◆ PROMPT:
Lines from the one containing "Лёгкий уход и обслуживание" through the final line of the records are the only ones to copy, and each must match exactly.

:: EXCERPTED DATA

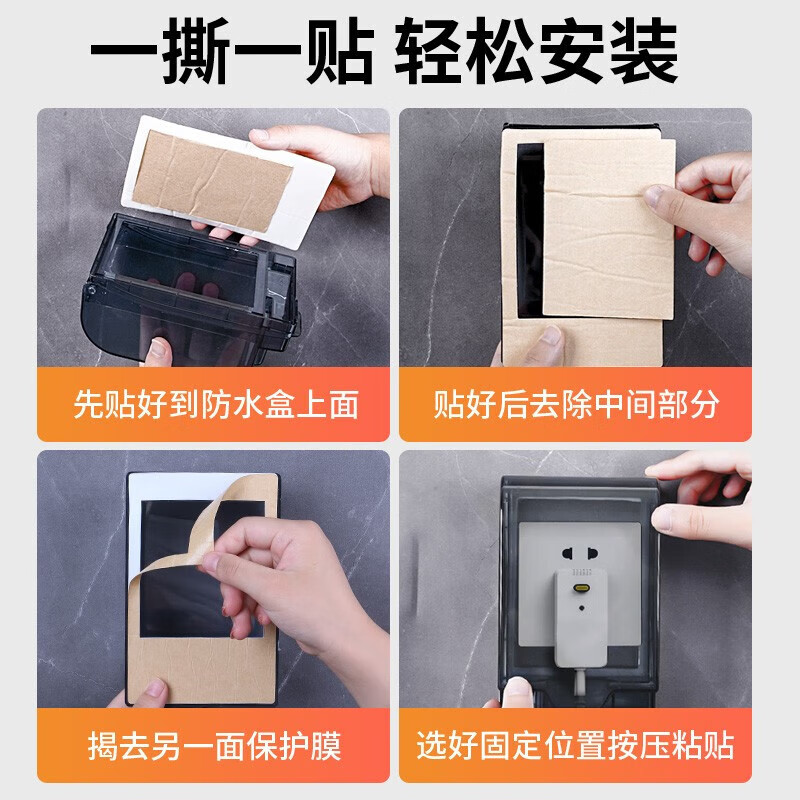 一撕一贴 轻松安装

先贴好到防水盒上面

贴好后去除中间部分

揭去另一面保护膜

选好固定位置按压粘贴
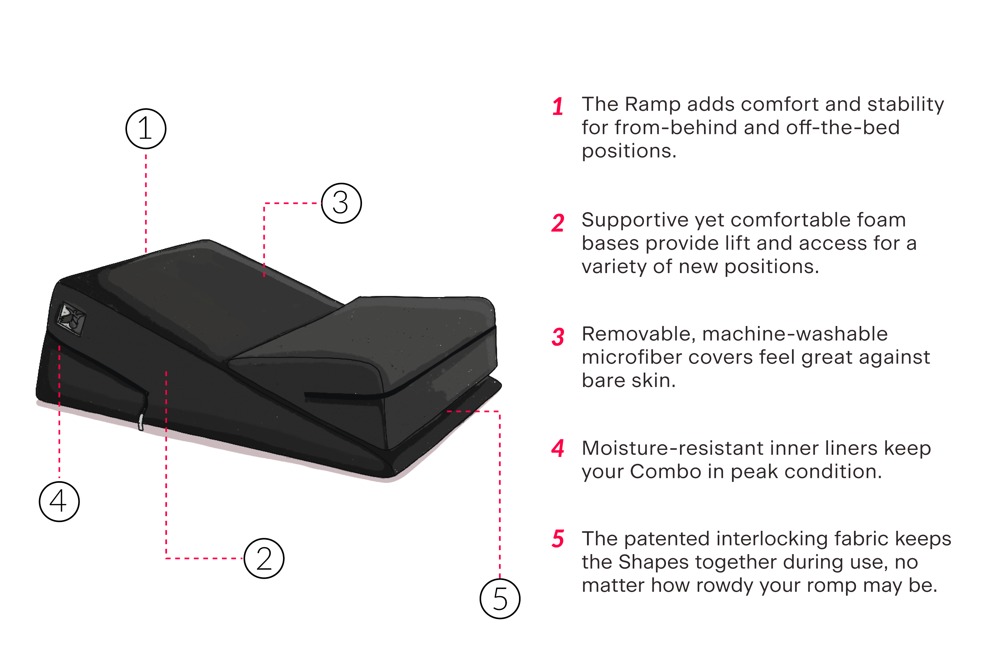 1

3

4

2

5

1 The Ramp adds comfort and stability for from-behind and off-the-bed positions.

2 Supportive yet comfortable foam bases provide lift and access for a variety of new positions.

3 Removable, machine-washable microfiber covers feel great against bare skin.

4 Moisture-resistant inner liners keep your Combo in peak condition.

5 The patented interlocking fabric keeps the Shapes together during use, no matter how rowdy your romp may be.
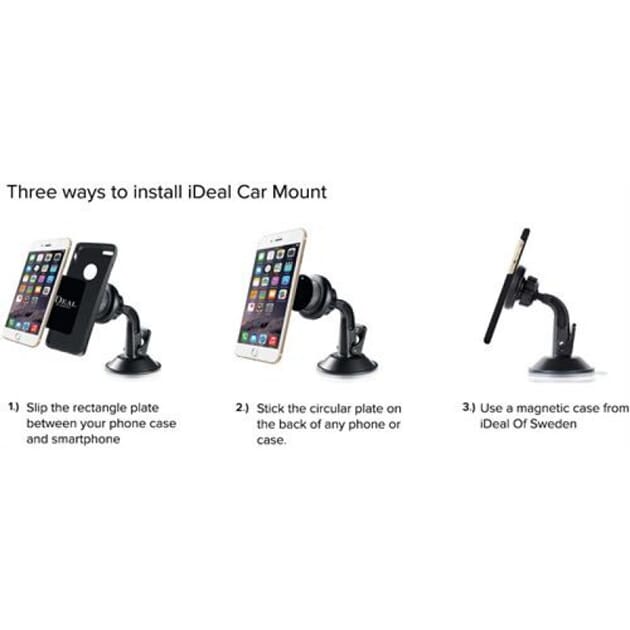 Three ways to install iDeal Car Mount

iDEAL

1.) Slip the rectangle plate between your phone case and smartphone

2.) Stick the circular plate on the back of any phone or case.

3.) Use a magnetic case from iDeal Of Sweden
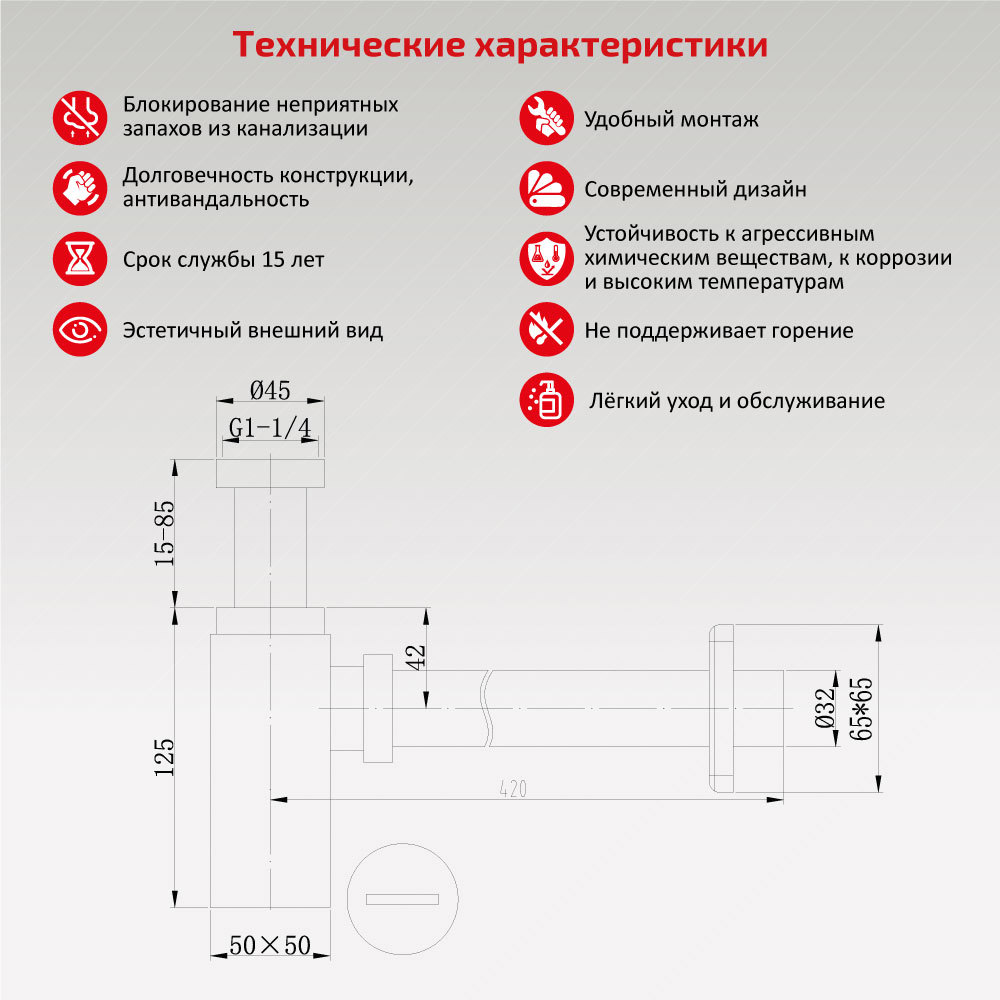 Технические характеристики

Блокирование неприятных запахов из канализации

Долговечность конструкции, антивандальность

Срок службы 15 лет

Эстетичный внешний вид

Удобный монтаж

Современный дизайн

Устойчивость к агрессивным химическим веществам, к коррозии и высоким температурам

Не поддерживает горение

Лёгкий уход и обслуживание

Ø45

G1-1/4

15-85

42

125

420

Ø32

65*65

50×50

::::

◆ ANSWER TO THIS TASK:
Лёгкий уход и обслуживание

Ø45

G1-1/4

15-85

42

125

420

Ø32

65*65

50×50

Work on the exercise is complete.